This is a phase I human clinical trial of the AlphaVax replicon Vector (ArVTM) clade C candidate HIV-1 vaccine to assess the safety and immune system responses induced by this new vaccine technology. The trial will involve a small number of volunteers in both the USA and South Africa. The approval was the subject of a separate MCC announcement.
ArV is cutting-edge vaccine technology that was awarded the World Technology Forum Award for biotechnology in 2001. It utilises virus-like particles, containing parts of an attenuated strain of Venezuelan equine encephalitis (VEE) virus and a gene from a South African strain of the HIV virus, to deliver the vaccine to the immune system. This is the first trial of the ArV technology in humans.
The HIV Vaccine Trials Network (HVTN) is conducting the trial, which will take place at two clinical trial sites in South Africa ? the Perinatal HIV Research Unit at the Chris Hani Baragwanath Hospital in Soweto and the SAAVI Vaccine Research Unit at the Medical Research Council in Durban. The US trial sites are Johns Hopkins University, Columbia University, the University of Rochester and Vanderbilt University.

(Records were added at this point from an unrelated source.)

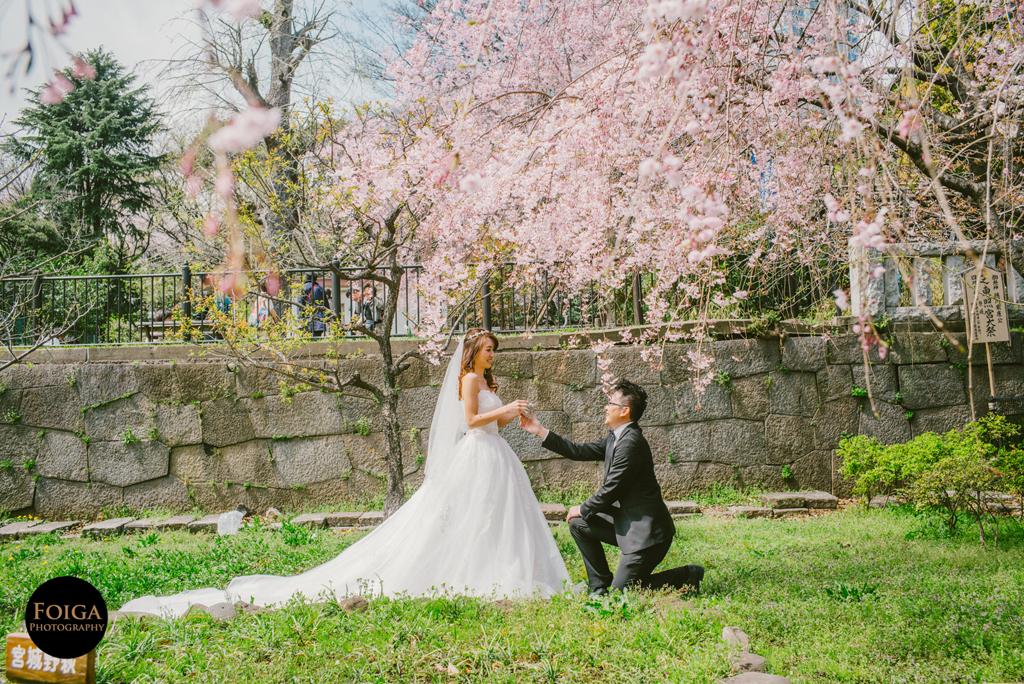 「第十一候」桜始開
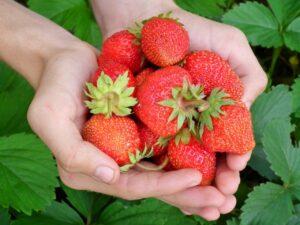 Erdbeer-Orangen-Marmelade selber machen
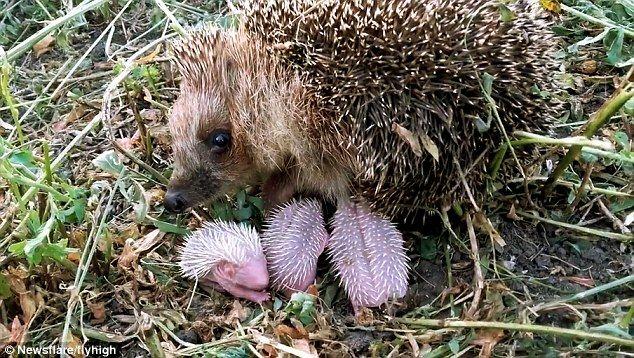 Heartwarming Video Shows Baby Hedgehogs Nursing In Broad Daylight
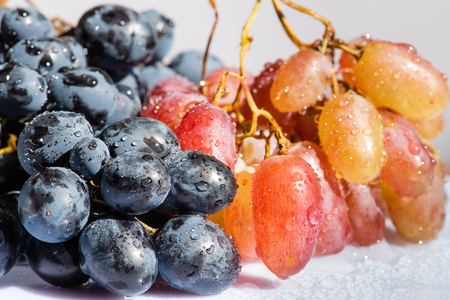Two kinds of grape in studio close up 스톡 콘텐츠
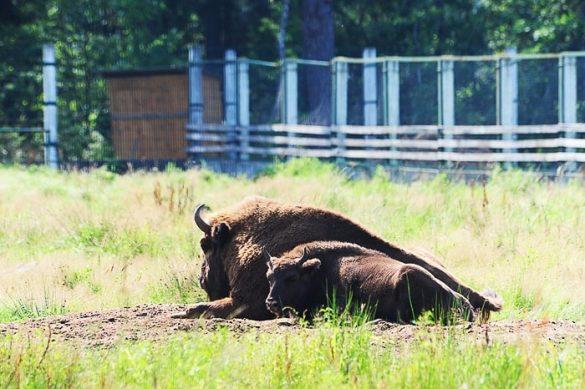 samica evropskega bizona in njen mladič ležita na travi v ogradi.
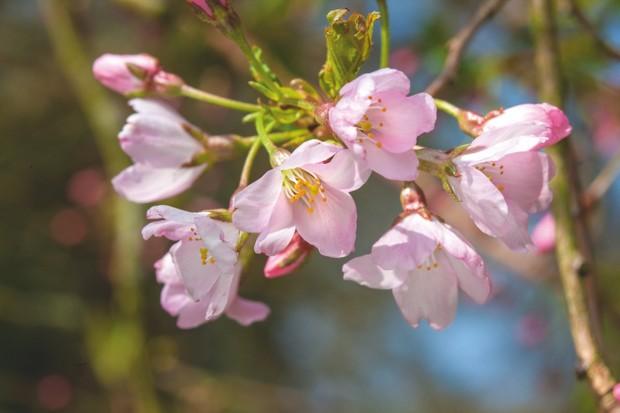 Prunus 'Pink Shell'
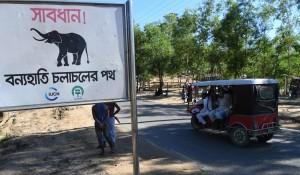 野生大象闖羅興亞難民營  2童遭踩死、30人受傷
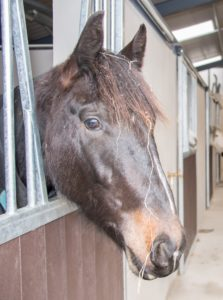 Fettercairn Tallaght Horse Aware Week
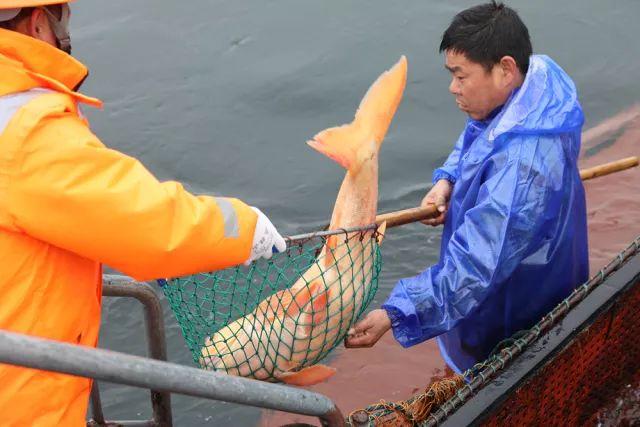 """千岛湖再次上演中华一绝的""""巨网捕鱼"""",新年第一网收获八万余斤!"""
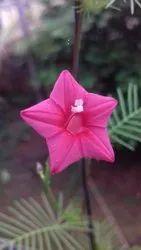 AN Gardens Natural Cypress Vine Seeds, Packaging Type: Plastic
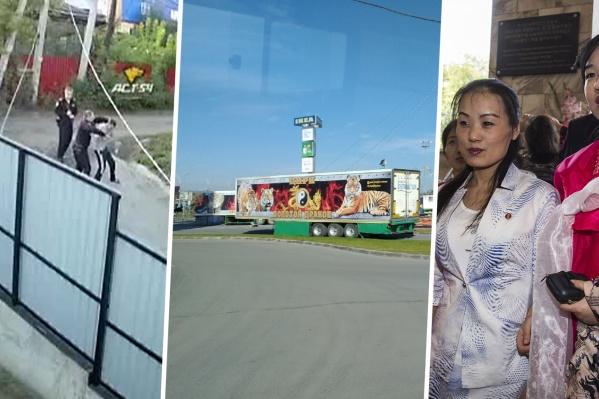 Жёсткое задержание, права животных и мемориальная доска лидеру КНДР стали самыми обсуждаемыми темами Новосибирска в начале сентября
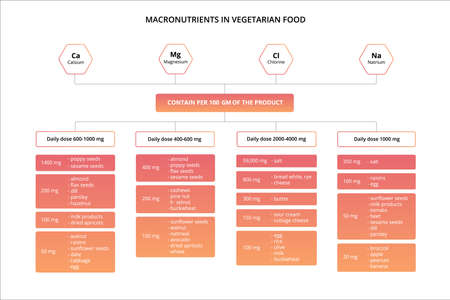 Chart of the nutrients vitamins and minerals food.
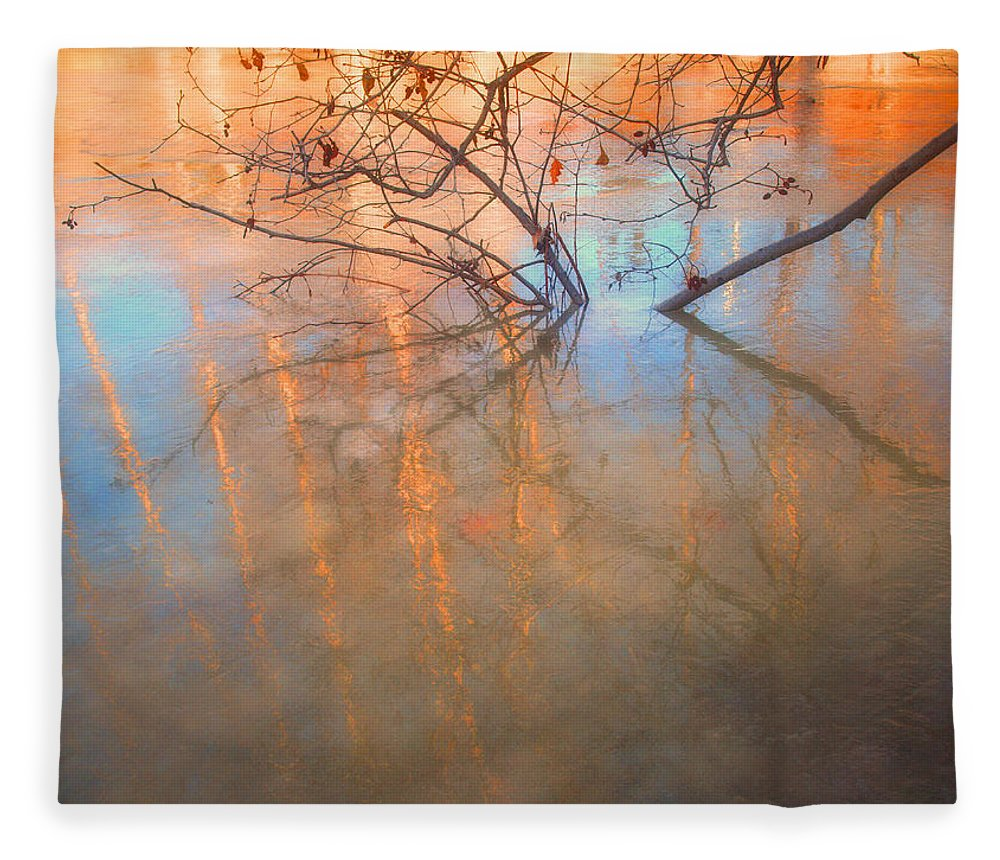 Ice Fleece Blanket featuring the photograph Ice Reflections 2 by Tara Turner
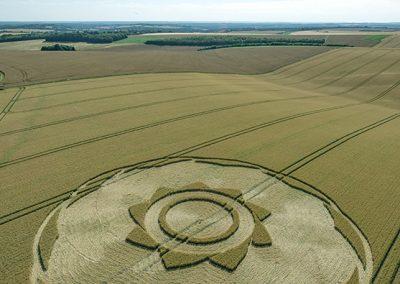 Longwood Warren, Hants | 10th July 2018 | Long-eared Wheat L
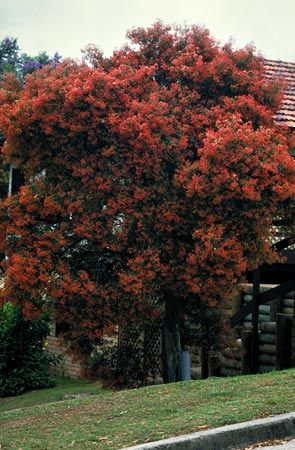 A mature NSW Christmas Bush in full display Photo: Brian Walters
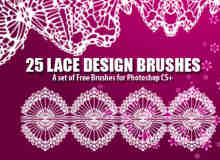 25种高分辨率蕾丝花纹图案图形Photoshop笔刷素材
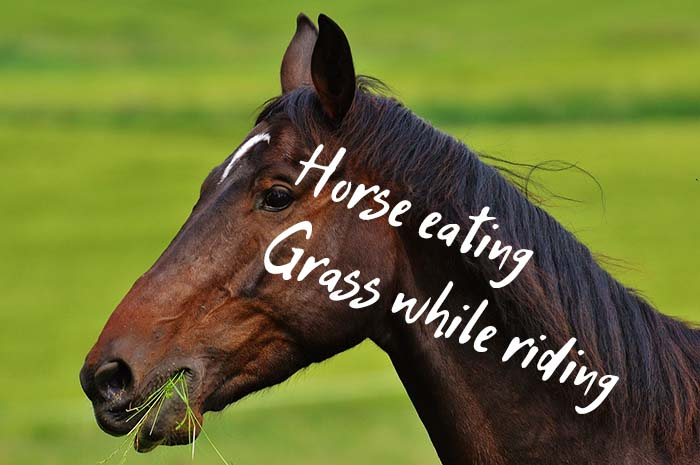 How to Prevent Your Horse From Eating Grass While Riding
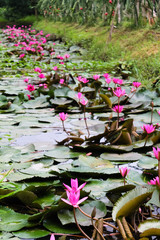 Water lily on Mekong River at Can Tho, Vietnam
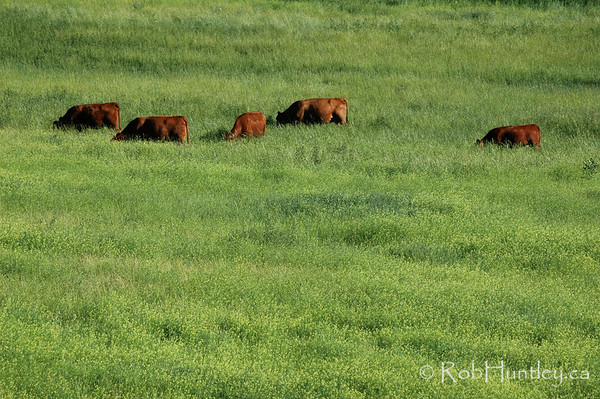 Cattle grazing  in southern British Columbia.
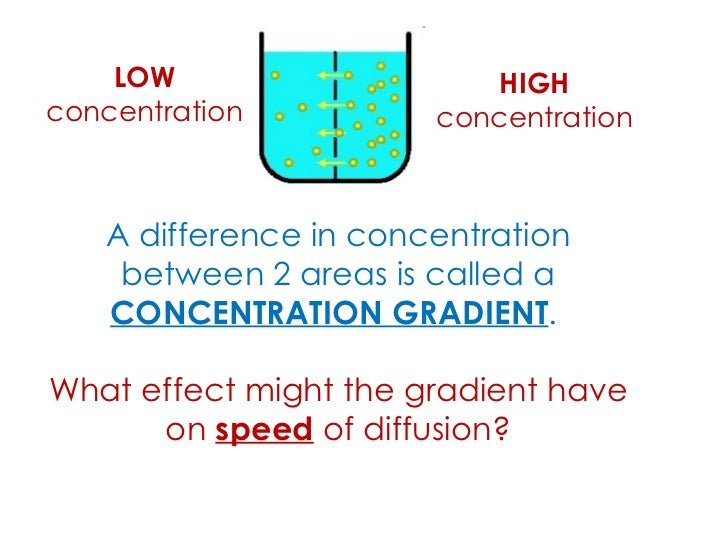 the effect of concentration gradient on Effect of concentration on rate of reaction  gradient of a volume vs time graph a graph of concentration vs rate derived from a set of experiments clearly.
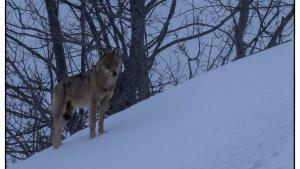 Sur la piste des loups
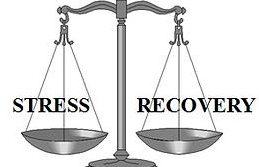 Balance of imposed stress and adequate recovery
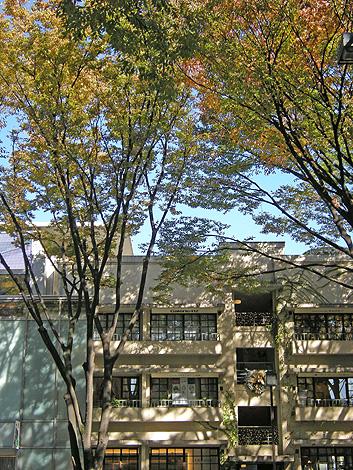 11月15日 秋の東京散歩 _a0001354_2259459.jpg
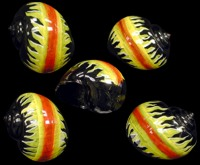 Decorative Hermit Crab Shells Wholesale Supplies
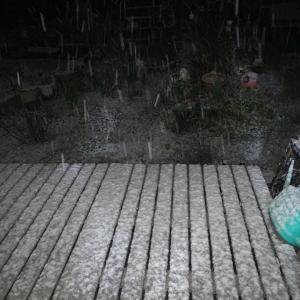 雪が降るとグラスアートが進みます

As the vaccine contains only a copy of a small section of genetic material from HIV, and does not include the genetic elements needed to reconstitute live HIV, there is no possibility of the vaccine itself causing HIV infection. The vaccine material is also designed in such a way that its VEE components cannot generate VEE virus or cause VEE infection.
This ArV vaccine technology was originally developed by researchers at the University of North Carolina (UNC) and the US Army Medical Research Institute of Infectious Diseases, and has been applied to HIV by an international collaboration of researchers from UNC, the University of Cape Town, the Medical Research Council in South Africa, and AlphaVax, a North Carolina biotechnology company. The International AIDS Vaccine Initiative (IAVI) was also a key supporter of the programme earlier in the collaboration and the US National Institute of Allergy and Infectious Diseases (NIAID) also provided support for product development. The organisations involved in conducting and funding the trial in the US and SA include the US NIAID at the National Institutes of Health (NIH) at the Department of Health and Human Services, the HIV Vaccine Trials Network (HVTN) and the South African AIDS Vaccine Initiative consortium partners in South Africa. The NIAID-funded HVTN is conducting the trial. AlphaVax developed the vaccine, produced the vaccine material, and submitted the regulatory applications in both countries.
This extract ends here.